(42a) A Microfluidics-Based in Vitro Model of Anterior-Posterior Gut Patterning | AIChE

(42a) A Microfluidics-Based in Vitro Model of Anterior-Posterior Gut Patterning

Authors 

Cui, K. - Presenter, Stanford University
Engel, L., Stanford University
Loh, K., Stanford University
Ang, L. T., Stanford University
Dunn, A. R., Stanford University
In this work, we demonstrate, for the first time, spatially controlled differentiation of human pluripotent stem cells (hPSCs) into the anterior foregut (AFG) and mid/hindgut (MHG) cell types within a single cell monolayer using chemical gradient-generating microfluidics. This result represents an advance in the ongoing efforts to harness the processes by which complex tissues arise during embryonic development in vitro—a long-standing goal of tissue engineering and regenerative medicine. In embryos, uniform populations of stem cells are exposed to spatial gradients of diffusible extracellular signaling proteins, known as morphogens. Varying levels of these signaling proteins induce stem cells to differentiate into distinct cell types at different positions along the gradient, thus creating spatially patterned tissues.

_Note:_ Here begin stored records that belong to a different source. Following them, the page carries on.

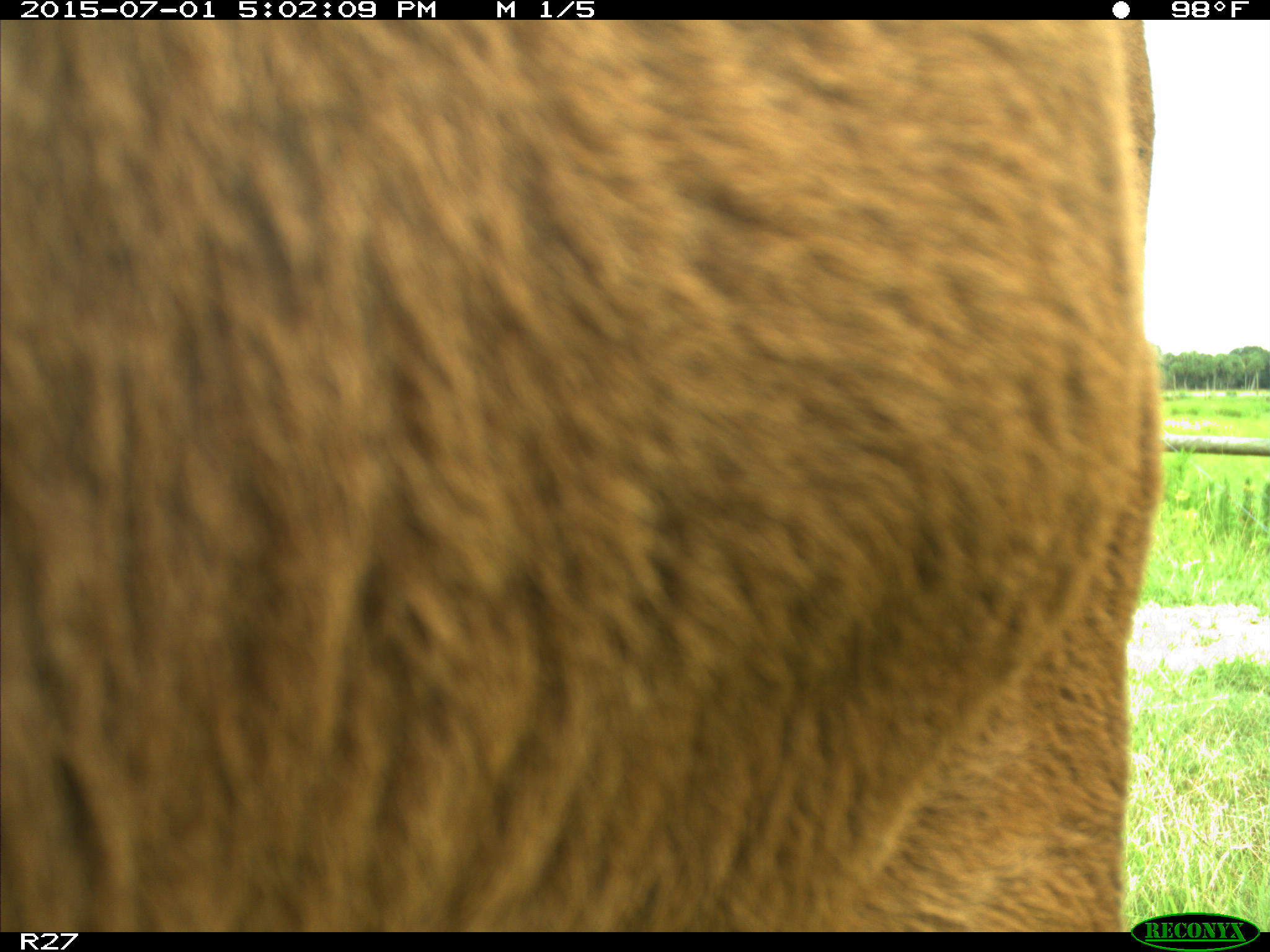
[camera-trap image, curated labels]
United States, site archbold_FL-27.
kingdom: Animalia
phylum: Chordata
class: Mammalia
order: Artiodactyla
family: Bovidae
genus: Bos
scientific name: Bos taurus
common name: domestic cow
Bos taurus (domestic cow).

To accomplish this spatially controlled differentiation, or patterning, we combined principles of engineering and biology to develop a novel, reproducible, and easily accessible method for the anterior-posterior patterning of hPSCs. We performed a 6-day, on-chip differentiation protocol within a commercially available microfluidic chip. We used finite element analysis to model the distribution of morphogens within the microfluidic device and determined that the chip can generate two stable and opposing linear morphogen gradients. Quantitative analysis of immunofluorescence data showed that expression of AFG and MHG markers is localized to their respective morphogen sources and that both display a decreasing linear profile with increasing distance from their sources. This platform thus allows us to explore fundamental questions about how a single population of stem cells differentiate into multiple cell types along a body axis in response to exposure to morphogen gradients, such as whether the response in marker expression is graded or discretized as well as the influence of neighboring cells on cell fate decisions. Our in vitro model contributes to the stem cell and developmental biology toolkit and may eventually pave the way to create increasingly spatially patterned tissue-like constructs in vitro.